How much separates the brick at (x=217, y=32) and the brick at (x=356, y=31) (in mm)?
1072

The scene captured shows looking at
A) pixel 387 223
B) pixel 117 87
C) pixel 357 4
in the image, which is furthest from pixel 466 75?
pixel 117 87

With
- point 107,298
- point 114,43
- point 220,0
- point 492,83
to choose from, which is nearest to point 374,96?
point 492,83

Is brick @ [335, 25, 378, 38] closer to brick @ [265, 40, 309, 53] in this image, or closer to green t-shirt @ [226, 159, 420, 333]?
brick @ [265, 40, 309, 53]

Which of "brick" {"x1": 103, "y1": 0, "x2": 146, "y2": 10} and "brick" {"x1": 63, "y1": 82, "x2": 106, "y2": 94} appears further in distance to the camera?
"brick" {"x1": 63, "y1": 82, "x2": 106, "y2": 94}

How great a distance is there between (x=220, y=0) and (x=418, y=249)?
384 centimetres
········
EXERCISE BRIEF | Copy every one of the records above word for word, each answer included.

SOLUTION FOR THIS TASK |
How much separates the brick at (x=217, y=32) and the brick at (x=356, y=31) (in mm)?
1072

The scene captured shows looking at
A) pixel 387 223
B) pixel 117 87
C) pixel 357 4
in the image, which is furthest from pixel 466 75?
pixel 117 87

With
- point 107,298
- point 114,43
- point 220,0
- point 492,83
to choose from, which is nearest to point 374,96?
point 492,83

Is brick @ [335, 25, 378, 38] closer to brick @ [265, 40, 309, 53] in this image, or closer to green t-shirt @ [226, 159, 420, 333]?
brick @ [265, 40, 309, 53]

Which of "brick" {"x1": 103, "y1": 0, "x2": 146, "y2": 10} and "brick" {"x1": 63, "y1": 82, "x2": 106, "y2": 94} appears further in distance to the camera?
"brick" {"x1": 63, "y1": 82, "x2": 106, "y2": 94}

How great a distance is there between (x=220, y=0) and (x=418, y=249)?
384 centimetres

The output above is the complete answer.